Now I know sinh(x)=-isin(ix), cosh(x)=cos(ix), but am i on the right track? i don't want to expand this out if I've already done something incorrect

Good hunch. Yes, you have done something wrong already. You forgot to change the z to z* in the second factor.

 

[kreil]

ok ill try that ty

 

[Dick]

ok ill try that

No, you didn't change z to z*. You wrote exp(-iz)-exp(iz). That should be exp(-iz*)-exp(iz*)=exp(-ix-y)-exp(ix+y). What's the first factor in terms of x and y?

 

[kreil]

I see now, it was a silly mistake.

=-\frac{1}{4} \left( e^{i(z+z^*)}-e^{i(z-z^*)}-e^{-i(z-z^*)}+e^{-i(z+z^*)} \right)

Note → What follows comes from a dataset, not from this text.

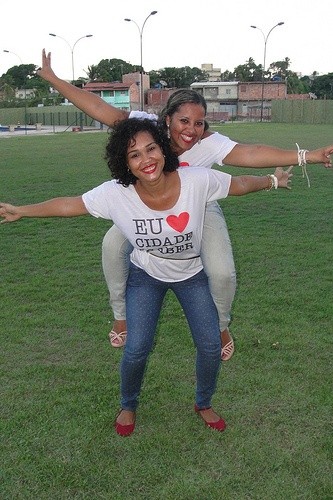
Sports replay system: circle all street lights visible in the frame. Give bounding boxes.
[124,10,158,112]
[3,49,27,135]
[250,22,285,122]
[49,33,93,86]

and since z+z*=2x, z-z*=2iy,

=-\frac{1}{4} \left( e^{2ix}-e^{-2y}-e^{2y}+e^{-2ix} \right)

=\frac{1}{2} \left( \frac{e^{2y}+e^{-2y}}{2}-\frac{e^{2ix}+e^{-2ix}}{2} \right)

= \frac{1}{2} \left( cosh(2y) - cos(2x) \right)

I'm a bit rusty from taking a semester off, thanks for your help!